Whatever else comes up in the pseudo-analysis of the (thankfully) failed terrorist attack, we see yet again that the terrorists are largely from middle to upper classes. The ones who are recruited to perform suicide attacks are usually young and increasingly drawn from a self-selecting pool, communicating through the internet.
This lends credence to the notion that al-Qaeda is the anarchist movement of today. It follows in the patterns of the Baader-Meinhof, the Red Brigade, and the earlier anarchist movements of the late 19th and early 20th centuries. Contrary to the right-wing US motifs of the early 2000s (which thank God are soon about to end), the analogy for an Al-Qaeda is not to Nazism or Communism.

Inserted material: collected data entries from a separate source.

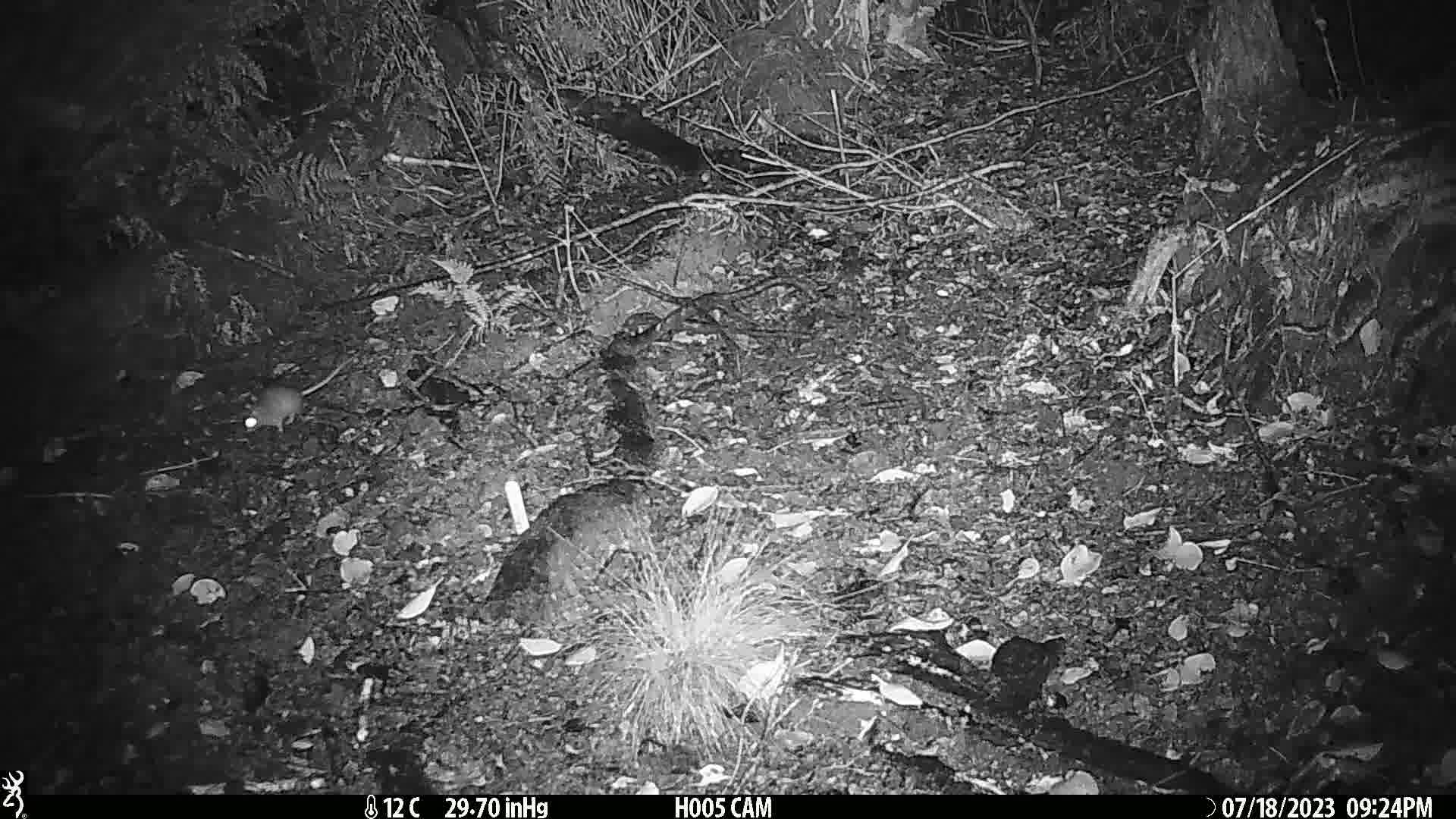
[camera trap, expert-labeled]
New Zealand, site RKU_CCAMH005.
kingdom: Animalia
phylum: Chordata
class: Mammalia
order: Rodentia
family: Muridae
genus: Rattus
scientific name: Rattus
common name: rat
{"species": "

The attacker came from Nigeria, a country in the midst of a transition to modernity. The revolutionary cadre–as in European history–always come from the upper classes. It comes from those who are both exposed to and then ultimately break from the modernization process (cf Osama bin Laden).
But unlike Communism or Fascism, these groups hold no states, have no armies, no alternate world economic regime. They pop up in hollowed out states like Afghanistan, the tribal areas of Pakistan, or Yemen. They can recruit from other parts of the world (e.g. Nigeria, even US) but in the end can only perform nihilistic attacks.

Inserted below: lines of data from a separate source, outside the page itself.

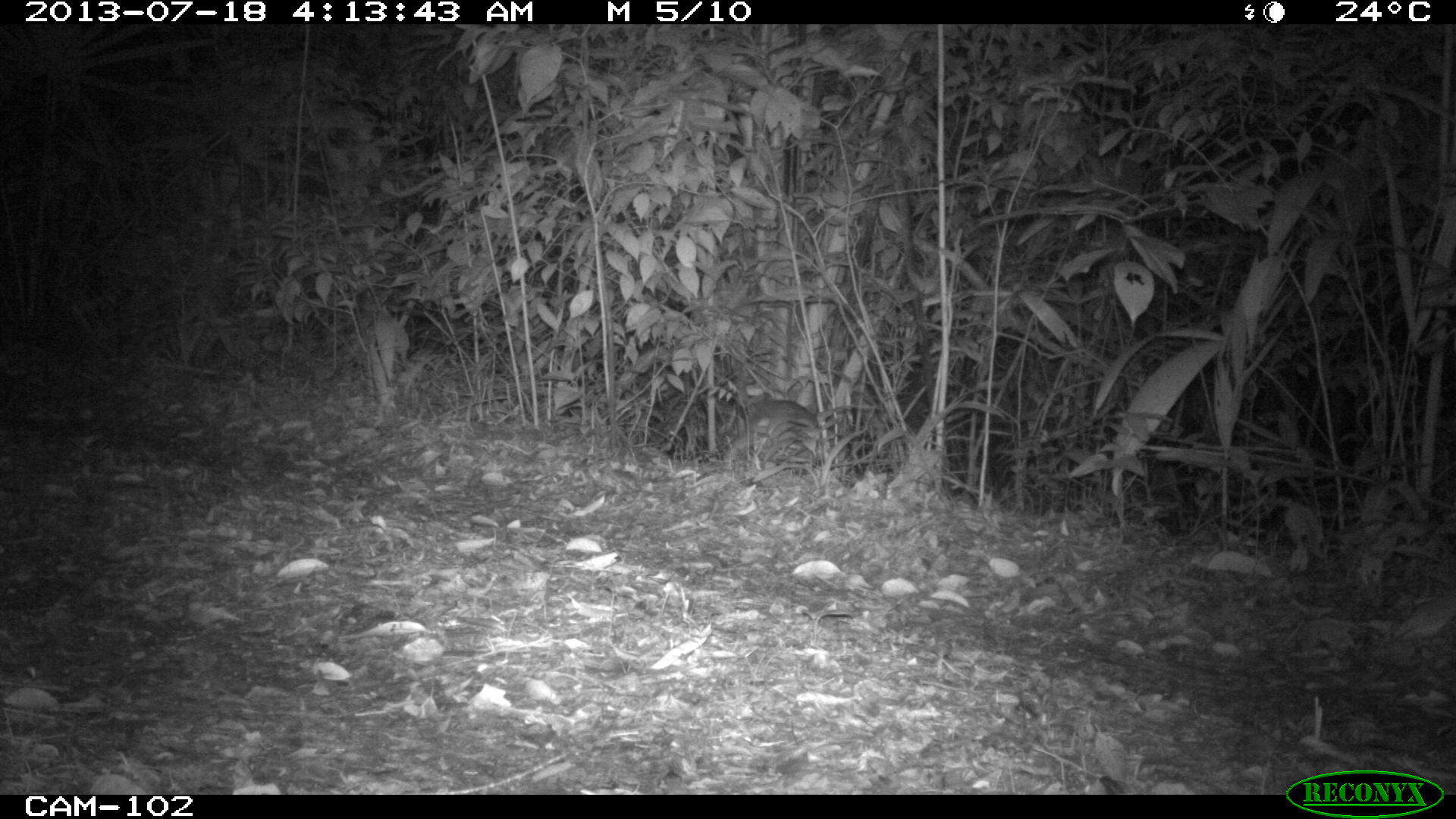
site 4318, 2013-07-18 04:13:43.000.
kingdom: Animalia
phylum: Chordata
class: Mammalia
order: Rodentia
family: Cuniculidae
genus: Cuniculus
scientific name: Cuniculus paca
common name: lowland paca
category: agouti paca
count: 1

Or as Matthew Yglesias says (also holding to the anarchist analogy):
I really mean that analogy to be read in two directions. On the one hand, I think people drastically overestimate the extent of terrorism risks and the extent to which Muslim immigration to Europe is some unsolvable nightmare. But at the same time, I think part of what gets people confused here is a tendency to underestimate how severe the problems of the past seemed. Catholic (and Jewish) immigration to the United States really was, at the time, seen as a major dilemma involving the integration of ideological, religiously, and racially alien people. And people living before World War One really were living in an era marked by a frightening upsurge in anarchist violence, particularly a volume of major assassinations that would be unthinkable today.
In fact it might be argued that al-Qaeda the franchise is essentially being subsumed into regional/local insurgencies: Pakistan, Afghanistan, Nigeria, Somalia, Iraq, Algeria, and Yemen. On one hand, this gives al Qaeda-ism (if not Al Qaeda in Pakistan itself) another lease on life, but on the other continues their slide into being swallowed up into local insurgencies, limiting their political influence and eventually leading them down the road towards a kind of mafia-hood.
Either way, the future of al-Qaeda lies in Africa as Africa is the next great place of globalization (or modernization) and therefore (as Horkheimer and Adorno argued) of counter-modernization. [Either there and/or into former Soviet republics in Central Asia.]. With what in the West is normally called Islamism representing something of the counter-modern force (or rather a more conservative modernist force) and al Qaeda being the extreme, violent, anarchist wing of Islamic counter-modernism.
The “War” was never against Civilizations but was always a war within a Civilization (Islam) as it becomes shaken up by the process of globalization. The West can (and has been) drawn into that conflict–and through the Cold War inserted itself into that conflict and fomented it–but the conflict is fundamentally about one between modernists, counter-modernists, and traditionalists (largely being rubbed out) in the Islamic world.
If the global values of “peace, security, democracy, freedom and human rights, moderation, and religious tolerance,” have not yet taken hold in Muslim lands, concludes Nasr, it is not because of the “fundamental nature of Islam,” but because the “commercial class that must spearhead the process of propagating [those values] is still too small.” Helping this “critical middle” grow and come to “dominate their societies is the best way of making sure those global values will take deep root as Muslim values, paving the way to democracy.”
Critical to that evolution is taking place is an ability to live with ambiguous and developing situations, letting the internal and regional dynamics of a country play out (e.g. Iran). The paradox will be that as these groups come to power many, if not most, of them will be (at least rhetorically) more anti-American, but their presence will overall be a better sign of geopolitical stability (including the US). See Lebanon as an example.
Other thoughts as we approach the end of the year:
The Department of Homeland Security still sucks and has yet to learn anything about what is going on.
Yemen is fast becoming a mini-Pakistan with the Obama counterterrorism practice of air raids, training of local forces, pay offs, and all the rest. Yemen has not yet reached (because the attack failed) counter-insurgency mode (a la Afghanistan).